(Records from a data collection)
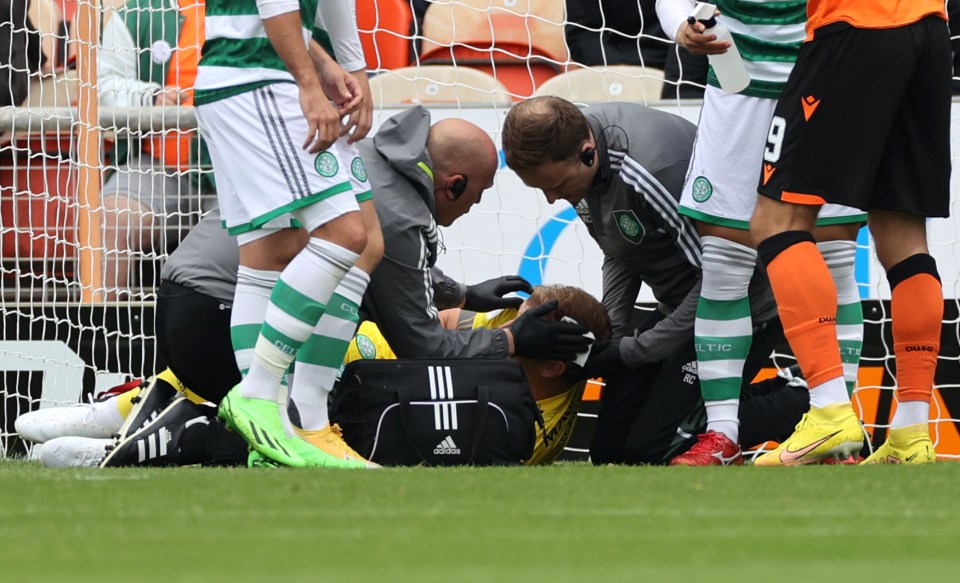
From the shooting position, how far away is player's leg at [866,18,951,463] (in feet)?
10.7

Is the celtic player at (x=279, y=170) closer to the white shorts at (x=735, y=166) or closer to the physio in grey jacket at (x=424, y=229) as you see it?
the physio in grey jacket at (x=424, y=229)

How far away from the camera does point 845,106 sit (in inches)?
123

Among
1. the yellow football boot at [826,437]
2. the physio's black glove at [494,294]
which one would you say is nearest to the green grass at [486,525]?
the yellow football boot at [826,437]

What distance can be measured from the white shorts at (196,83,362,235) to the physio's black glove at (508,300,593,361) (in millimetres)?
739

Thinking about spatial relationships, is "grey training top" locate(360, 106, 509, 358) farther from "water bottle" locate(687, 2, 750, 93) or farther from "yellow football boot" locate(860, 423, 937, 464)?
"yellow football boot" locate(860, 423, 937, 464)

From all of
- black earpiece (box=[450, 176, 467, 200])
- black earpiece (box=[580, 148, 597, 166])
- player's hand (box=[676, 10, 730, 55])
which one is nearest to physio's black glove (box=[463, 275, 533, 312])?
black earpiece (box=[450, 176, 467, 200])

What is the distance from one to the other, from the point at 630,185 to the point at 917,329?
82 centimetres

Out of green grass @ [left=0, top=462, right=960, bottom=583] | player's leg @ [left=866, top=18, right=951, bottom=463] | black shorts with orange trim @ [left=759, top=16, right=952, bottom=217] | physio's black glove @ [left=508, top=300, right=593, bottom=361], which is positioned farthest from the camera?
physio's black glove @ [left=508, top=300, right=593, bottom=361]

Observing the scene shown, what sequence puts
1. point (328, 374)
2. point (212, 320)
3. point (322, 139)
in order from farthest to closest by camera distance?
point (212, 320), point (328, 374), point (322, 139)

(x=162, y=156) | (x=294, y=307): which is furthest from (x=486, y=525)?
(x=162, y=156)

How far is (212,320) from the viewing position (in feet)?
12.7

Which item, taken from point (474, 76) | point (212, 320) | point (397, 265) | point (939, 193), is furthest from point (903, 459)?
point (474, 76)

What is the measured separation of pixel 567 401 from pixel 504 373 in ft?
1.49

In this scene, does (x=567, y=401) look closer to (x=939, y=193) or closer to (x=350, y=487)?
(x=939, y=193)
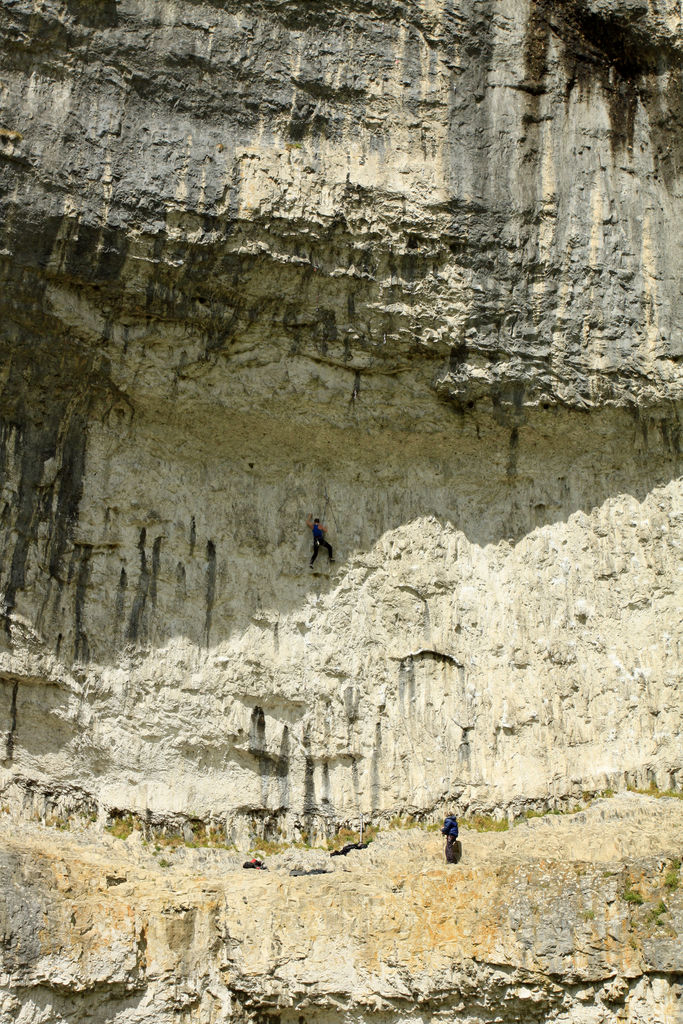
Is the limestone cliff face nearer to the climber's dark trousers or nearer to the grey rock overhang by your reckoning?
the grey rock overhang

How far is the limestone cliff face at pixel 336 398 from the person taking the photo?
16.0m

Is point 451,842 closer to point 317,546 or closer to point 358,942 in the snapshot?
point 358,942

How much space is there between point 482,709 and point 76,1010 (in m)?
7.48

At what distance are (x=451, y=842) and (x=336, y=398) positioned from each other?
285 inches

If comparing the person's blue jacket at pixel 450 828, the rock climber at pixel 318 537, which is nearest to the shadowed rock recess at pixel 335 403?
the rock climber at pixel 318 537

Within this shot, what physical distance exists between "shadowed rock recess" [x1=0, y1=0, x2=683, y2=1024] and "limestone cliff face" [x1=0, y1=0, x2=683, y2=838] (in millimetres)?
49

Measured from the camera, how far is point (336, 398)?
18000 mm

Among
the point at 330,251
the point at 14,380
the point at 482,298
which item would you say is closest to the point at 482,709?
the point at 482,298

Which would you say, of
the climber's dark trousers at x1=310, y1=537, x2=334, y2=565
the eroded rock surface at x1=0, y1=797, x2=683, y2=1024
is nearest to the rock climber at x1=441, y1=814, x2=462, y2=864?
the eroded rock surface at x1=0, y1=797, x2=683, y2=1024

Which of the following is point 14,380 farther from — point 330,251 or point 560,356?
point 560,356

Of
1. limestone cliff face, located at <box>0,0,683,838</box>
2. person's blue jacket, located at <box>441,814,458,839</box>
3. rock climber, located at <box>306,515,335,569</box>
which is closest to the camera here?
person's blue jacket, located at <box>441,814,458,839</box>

- **Exercise details**: Reproduce every line of the records above, from the line containing "From all of" down to the line containing "82 centimetres", with both of those lines included.

- **The response**:
From all of
- black earpiece (box=[450, 176, 467, 200])
- black earpiece (box=[580, 148, 597, 166])
- player's hand (box=[676, 10, 730, 55])
which one is nearest to physio's black glove (box=[463, 275, 533, 312])?
black earpiece (box=[450, 176, 467, 200])

What is the distance from one to the other, from the point at 630,185 to the point at 917,329?
82 centimetres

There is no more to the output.